No parece muy posible declarar con mayor claridad el apego a las tinieblas. El alma no se pierde en ellas, se siente seguro como en su lugar propio, “su lugar natural”. Que no es un simple lugar, sino un regazo oscuro: un nido. Un lugar donde seguir naciendo, pues que vivir debe ser eso: seguir naciendo.
Seguir naciendo hacia dentro, “en la entrañada entraña en que vuelve el espíritu a sí mismo”. Entraña que está dentro, a su vez, del abismo. Y el abismo es seno de Dios que baña, agua oscura.
El espíritu vuelve a sí mismo , se diría que sólo entonces es sí mismo de verdad, uno con el alma, y se adentra, se esconde en el abismo de la divinidad que es regazo, regazo oscuro y allí bebe la verdad que fluye de la eternidad; la eterna verdad que es vida.
Vuelve pues el espíritu -se diría con palabra unamuniana- desnaciendo al abismo donde fue creado; ese abismo de las aguas sobre el que flotaba el espíritu del Señor en el alba de la creación. Vuelve a seguir siendo creado. Las tinieblas y su agua oscura, que el corazón bebe, son las tinieblas de la creación, y el agua que de ellass mana.

Y en esta inicial fe, que más que fe es apego, memoria del alma de su nacimiento primero, Unamuno está emparentado, más que con Kierkegaard,, con el maestro Eckhart, que fue, como teólogo que era, mucho más lejos, pues su fe era también fe especulativa.

* **Tarea a realizar**: En el texto sobre el apego a las tinieblas, ¿con quién está emparentado Unamuno más que con Kierkegaard?

(Preguntas espaciales sobre escenas)
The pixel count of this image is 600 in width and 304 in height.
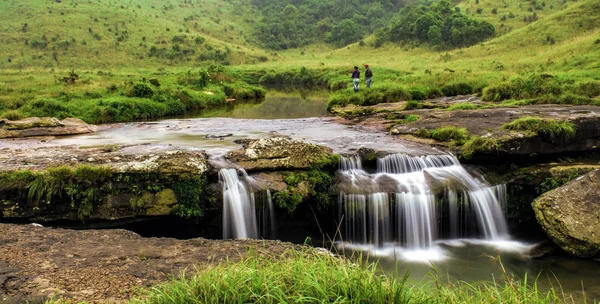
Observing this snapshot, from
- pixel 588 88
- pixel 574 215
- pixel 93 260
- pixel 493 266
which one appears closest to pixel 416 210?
pixel 493 266

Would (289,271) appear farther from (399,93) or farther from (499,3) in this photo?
(499,3)

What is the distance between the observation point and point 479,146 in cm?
1240

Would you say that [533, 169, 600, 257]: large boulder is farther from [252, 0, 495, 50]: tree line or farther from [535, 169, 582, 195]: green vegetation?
[252, 0, 495, 50]: tree line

* **Respuesta del ejercicio**: Con el maestro Eckhart.